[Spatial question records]
= = = = = = =

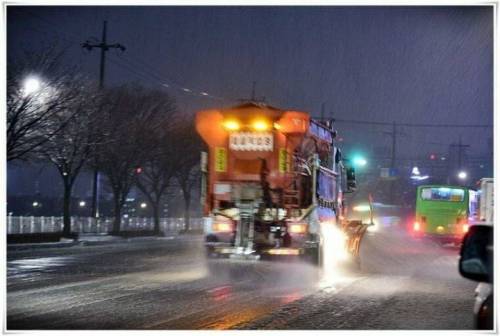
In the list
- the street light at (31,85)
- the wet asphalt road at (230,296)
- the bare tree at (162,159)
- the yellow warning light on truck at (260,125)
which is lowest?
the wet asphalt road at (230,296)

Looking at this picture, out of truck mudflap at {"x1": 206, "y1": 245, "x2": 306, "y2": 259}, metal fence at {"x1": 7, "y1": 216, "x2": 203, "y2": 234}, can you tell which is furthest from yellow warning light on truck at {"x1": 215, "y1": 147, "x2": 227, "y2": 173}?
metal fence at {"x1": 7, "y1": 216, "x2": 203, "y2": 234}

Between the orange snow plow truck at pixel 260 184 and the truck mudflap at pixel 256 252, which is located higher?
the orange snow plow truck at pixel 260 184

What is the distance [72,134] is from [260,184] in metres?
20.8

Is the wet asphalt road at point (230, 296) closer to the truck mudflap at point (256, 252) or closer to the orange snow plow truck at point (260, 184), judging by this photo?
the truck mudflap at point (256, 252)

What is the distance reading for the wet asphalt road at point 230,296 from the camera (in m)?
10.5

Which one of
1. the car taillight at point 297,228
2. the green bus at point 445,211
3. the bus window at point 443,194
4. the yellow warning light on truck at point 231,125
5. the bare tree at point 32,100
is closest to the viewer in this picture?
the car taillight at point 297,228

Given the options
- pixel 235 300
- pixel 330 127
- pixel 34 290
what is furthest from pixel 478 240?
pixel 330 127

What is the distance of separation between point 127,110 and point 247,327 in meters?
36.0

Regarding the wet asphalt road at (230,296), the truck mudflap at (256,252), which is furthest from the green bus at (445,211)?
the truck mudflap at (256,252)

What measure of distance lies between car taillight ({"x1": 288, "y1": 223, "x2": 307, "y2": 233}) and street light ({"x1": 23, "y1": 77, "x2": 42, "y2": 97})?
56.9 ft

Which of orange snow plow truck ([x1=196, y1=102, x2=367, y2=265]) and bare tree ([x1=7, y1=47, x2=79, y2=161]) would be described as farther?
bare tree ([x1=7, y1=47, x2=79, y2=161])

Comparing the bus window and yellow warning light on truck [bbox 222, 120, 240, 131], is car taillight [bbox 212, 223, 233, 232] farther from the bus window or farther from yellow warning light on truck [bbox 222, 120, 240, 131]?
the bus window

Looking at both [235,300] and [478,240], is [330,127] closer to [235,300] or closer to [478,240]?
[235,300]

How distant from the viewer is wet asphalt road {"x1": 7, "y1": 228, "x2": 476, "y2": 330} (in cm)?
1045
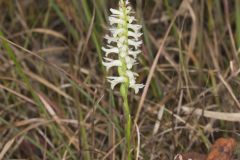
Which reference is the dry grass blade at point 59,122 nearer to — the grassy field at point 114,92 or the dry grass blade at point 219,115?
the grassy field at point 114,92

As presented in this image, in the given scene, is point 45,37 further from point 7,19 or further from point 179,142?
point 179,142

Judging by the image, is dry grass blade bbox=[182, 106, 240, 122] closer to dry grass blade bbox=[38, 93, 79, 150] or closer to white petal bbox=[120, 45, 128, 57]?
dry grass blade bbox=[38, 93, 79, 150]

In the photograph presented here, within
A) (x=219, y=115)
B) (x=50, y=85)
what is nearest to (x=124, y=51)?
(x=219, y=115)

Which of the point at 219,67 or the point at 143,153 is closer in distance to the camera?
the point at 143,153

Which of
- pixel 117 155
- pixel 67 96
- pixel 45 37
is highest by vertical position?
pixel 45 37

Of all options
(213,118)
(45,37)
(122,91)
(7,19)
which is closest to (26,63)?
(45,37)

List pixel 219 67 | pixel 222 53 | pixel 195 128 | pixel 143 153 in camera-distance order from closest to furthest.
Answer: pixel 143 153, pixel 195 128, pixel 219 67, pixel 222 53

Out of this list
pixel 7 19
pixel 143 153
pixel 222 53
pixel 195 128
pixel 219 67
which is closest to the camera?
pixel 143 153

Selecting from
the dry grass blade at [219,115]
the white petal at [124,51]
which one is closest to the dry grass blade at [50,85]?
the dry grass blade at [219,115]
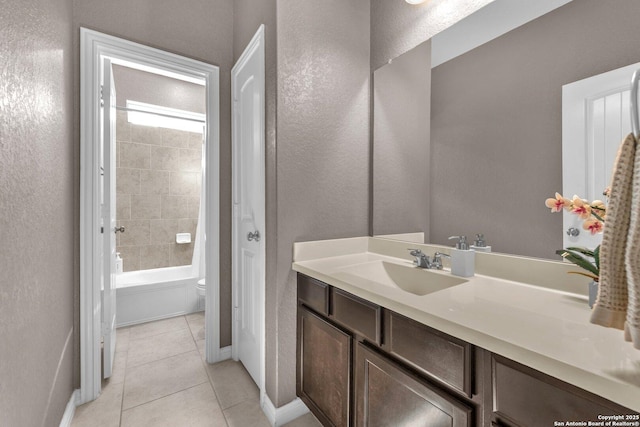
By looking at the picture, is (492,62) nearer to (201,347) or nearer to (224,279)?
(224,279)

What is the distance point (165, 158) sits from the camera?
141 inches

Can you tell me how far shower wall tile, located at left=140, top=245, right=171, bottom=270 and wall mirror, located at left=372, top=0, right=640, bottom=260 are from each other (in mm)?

= = = = = = =

#### GIVEN REQUEST:
Restate the whole of the material word for word without the pictures.

#### SOLUTION:
In the list
- the street light at (31,85)
- the wet asphalt road at (230,296)
- the bare tree at (162,159)
- the yellow warning light on truck at (260,125)
which is lowest?
the wet asphalt road at (230,296)

Looking at this picture, out of truck mudflap at {"x1": 206, "y1": 245, "x2": 306, "y2": 259}, metal fence at {"x1": 7, "y1": 216, "x2": 203, "y2": 234}, can you tell which is furthest from yellow warning light on truck at {"x1": 215, "y1": 147, "x2": 227, "y2": 173}?
metal fence at {"x1": 7, "y1": 216, "x2": 203, "y2": 234}

Between the orange snow plow truck at pixel 260 184 and the truck mudflap at pixel 256 252, which is located higher?
the orange snow plow truck at pixel 260 184

What is the distance [72,134] is from [260,184] in metres?
20.8

Is the wet asphalt road at point (230, 296) closer to the truck mudflap at point (256, 252) or closer to the orange snow plow truck at point (260, 184), judging by this photo?
the truck mudflap at point (256, 252)

What is the distance reading for the wet asphalt road at point 230,296 from the camera (in m)?
10.5

Which one of
1. the car taillight at point 297,228
2. the green bus at point 445,211
3. the bus window at point 443,194
4. the yellow warning light on truck at point 231,125
5. the bare tree at point 32,100
is closest to the viewer in this picture?
the car taillight at point 297,228

Given the options
- pixel 235 300
- pixel 330 127
- pixel 34 290
what is furthest from pixel 478 240?
pixel 330 127

What is the distance of separation between point 127,110 and point 247,327 in meters?
36.0

Regarding the wet asphalt road at (230,296), the truck mudflap at (256,252), which is furthest from the green bus at (445,211)?
the truck mudflap at (256,252)

What measure of distance lies between car taillight ({"x1": 288, "y1": 223, "x2": 307, "y2": 233}) and street light ({"x1": 23, "y1": 77, "x2": 42, "y2": 97})?
56.9 ft

Which of orange snow plow truck ([x1=196, y1=102, x2=367, y2=265]) and bare tree ([x1=7, y1=47, x2=79, y2=161]) would be described as farther?
bare tree ([x1=7, y1=47, x2=79, y2=161])

Comparing the bus window and yellow warning light on truck [bbox 222, 120, 240, 131], is car taillight [bbox 212, 223, 233, 232] farther from the bus window or farther from yellow warning light on truck [bbox 222, 120, 240, 131]?
the bus window

Looking at both [235,300] and [478,240], is [330,127] closer to [235,300] or closer to [478,240]?
[235,300]

How distant from the viewer is wet asphalt road {"x1": 7, "y1": 228, "x2": 476, "y2": 330} (in cm)?
1045
Which reference is the dry grass blade at point 59,122 nearer to — the grassy field at point 114,92 or the dry grass blade at point 219,115?
the grassy field at point 114,92

As presented in this image, in the given scene, is point 45,37 further from point 7,19 or further from point 179,142?
point 179,142

Judging by the image, is dry grass blade bbox=[182, 106, 240, 122] closer to dry grass blade bbox=[38, 93, 79, 150] or closer to white petal bbox=[120, 45, 128, 57]?
dry grass blade bbox=[38, 93, 79, 150]

In the photograph presented here, within
A) (x=219, y=115)
B) (x=50, y=85)
what is nearest to (x=124, y=51)?
(x=219, y=115)

Which of the point at 219,67 or the point at 143,153 is closer in distance to the camera?
the point at 143,153

Which of
- pixel 117 155
- pixel 67 96
- pixel 45 37
is highest by vertical position?
pixel 45 37

Of all options
(213,118)
(45,37)
(122,91)
(7,19)
which is closest to (26,63)?
(45,37)

List pixel 219 67 | pixel 222 53 | pixel 195 128 | pixel 143 153 in camera-distance order from closest to furthest.
Answer: pixel 143 153, pixel 195 128, pixel 219 67, pixel 222 53

Out of this list
pixel 7 19
pixel 143 153
pixel 222 53
pixel 195 128
pixel 219 67
which is closest to the camera?
pixel 143 153

Selecting from
the dry grass blade at [219,115]
the white petal at [124,51]
which one is closest to the dry grass blade at [50,85]?
the dry grass blade at [219,115]
By looking at the picture, is (492,62) nearer to (201,347) or nearer to (224,279)?
(224,279)

What is the distance point (165, 158) sits from the camera?
141 inches

Can you tell me how far shower wall tile, located at left=140, top=245, right=171, bottom=270 and wall mirror, located at left=372, top=0, right=640, bottom=260 are from each other (in mm)?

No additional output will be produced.